L’arbre de vie dans la forêt la nuit, acrylique sur bois (Isorel) 18×30 cm

*

Et malgré tout ce que m’ont fait subir un tas d’imbéciles, je suis et je serai toujours la même, la même que celle que j’étais aussi loin que je m’en souvienne, à l’âge de quatre ans, à l’âge de sept ans, à l’âge de quatorze ans, à l’âge de dix-sept ans, à l’âge de trente ans, de quarante-quatre ans, de cinquante-cinq ans. Et ainsi en est-il de chacun de vous. Certes il est possible de tuer un être humain, à force de lui faire du mal, mais pas de le changer, ni de le détruire. C’est-à-dire que même une fois mort, il est toujours ce qu’il fut toujours.

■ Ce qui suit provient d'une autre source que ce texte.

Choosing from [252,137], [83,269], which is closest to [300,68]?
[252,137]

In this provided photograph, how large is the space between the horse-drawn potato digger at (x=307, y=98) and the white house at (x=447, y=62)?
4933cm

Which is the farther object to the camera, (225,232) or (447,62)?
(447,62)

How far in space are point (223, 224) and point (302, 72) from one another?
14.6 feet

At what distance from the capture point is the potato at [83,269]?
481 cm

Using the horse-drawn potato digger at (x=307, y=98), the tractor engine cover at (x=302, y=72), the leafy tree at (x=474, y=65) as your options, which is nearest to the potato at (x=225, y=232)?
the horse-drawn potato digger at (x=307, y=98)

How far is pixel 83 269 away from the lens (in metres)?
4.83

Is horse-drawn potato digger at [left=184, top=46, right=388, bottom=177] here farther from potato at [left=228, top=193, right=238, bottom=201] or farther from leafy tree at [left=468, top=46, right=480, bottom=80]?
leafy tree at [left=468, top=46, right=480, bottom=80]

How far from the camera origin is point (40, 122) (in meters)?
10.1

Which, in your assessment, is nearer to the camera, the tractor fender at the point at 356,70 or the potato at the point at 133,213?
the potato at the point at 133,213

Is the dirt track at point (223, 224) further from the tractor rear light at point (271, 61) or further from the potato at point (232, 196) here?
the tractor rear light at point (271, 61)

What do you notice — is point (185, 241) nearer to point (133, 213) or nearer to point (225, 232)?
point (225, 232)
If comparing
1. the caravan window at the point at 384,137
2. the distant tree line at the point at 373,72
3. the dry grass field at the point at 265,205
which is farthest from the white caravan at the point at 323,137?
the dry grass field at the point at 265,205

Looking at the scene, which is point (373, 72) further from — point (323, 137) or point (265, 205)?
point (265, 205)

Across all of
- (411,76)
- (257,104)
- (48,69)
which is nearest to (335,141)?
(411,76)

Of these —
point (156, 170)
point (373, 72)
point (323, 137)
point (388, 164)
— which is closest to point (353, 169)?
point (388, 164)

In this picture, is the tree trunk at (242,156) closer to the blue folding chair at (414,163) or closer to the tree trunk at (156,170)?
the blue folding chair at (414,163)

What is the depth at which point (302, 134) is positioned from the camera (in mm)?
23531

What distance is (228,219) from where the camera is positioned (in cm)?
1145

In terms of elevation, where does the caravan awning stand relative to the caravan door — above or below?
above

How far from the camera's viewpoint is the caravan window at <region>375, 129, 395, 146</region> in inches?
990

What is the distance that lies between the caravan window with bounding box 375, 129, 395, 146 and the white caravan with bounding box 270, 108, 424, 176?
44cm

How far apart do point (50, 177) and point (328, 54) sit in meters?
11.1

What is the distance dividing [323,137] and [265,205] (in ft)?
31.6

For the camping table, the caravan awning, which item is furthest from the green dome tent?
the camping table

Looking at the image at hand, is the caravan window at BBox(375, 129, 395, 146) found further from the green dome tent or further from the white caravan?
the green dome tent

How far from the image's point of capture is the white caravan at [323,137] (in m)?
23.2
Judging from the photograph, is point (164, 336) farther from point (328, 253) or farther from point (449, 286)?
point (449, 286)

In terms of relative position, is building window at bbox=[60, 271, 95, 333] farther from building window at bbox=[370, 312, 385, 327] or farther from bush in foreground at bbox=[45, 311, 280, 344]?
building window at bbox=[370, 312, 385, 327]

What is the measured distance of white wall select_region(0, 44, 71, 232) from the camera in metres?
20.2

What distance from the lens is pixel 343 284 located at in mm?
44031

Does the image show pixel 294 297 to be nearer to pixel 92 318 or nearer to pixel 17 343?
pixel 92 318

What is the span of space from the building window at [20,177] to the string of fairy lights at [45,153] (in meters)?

Alors qu’est-ce que l’appel à la conversion, au changement ? Un appel à vivre. Non pas à changer d’être, mais à changer de milieu. À quitter le milieu de la mort pour le milieu de la vie. À se laisser arracher à la mort par la vie. Qu’est-ce que le milieu de la mort ? Le mensonge. Qu’est-ce que le milieu de la vie ? La vérité.

Chaque homme sait très bien, au fond, s’il vit dans le mensonge ou dans la vérité. Souvent il ne le sait que très au fond, là où c’est sombre d’être si au fond, là où il ne regarde jamais. Mais s’il va y voir, il saura.

Chaque homme sait très bien, aussi, que le mensonge le perd, et que la vérité le sauve, même si elle semble moins facile, plus risquée, presque impossible parfois. Mais comme c’est le métier du skieur d’affronter la pente, c’est le métier de l’homme d’affronter la vérité. C’est alors, quand il s’y lance, qu’il peut commencer à connaître la délivrance qu’elle donne, et puis la grâce, et l’assurance de l’éternité. C’est alors qu’il peut savoir ce que c’est de marcher sur les eaux. De voler mieux qu’un oiseau. D’habiter partout. D’être pour toujours, au-delà du temps.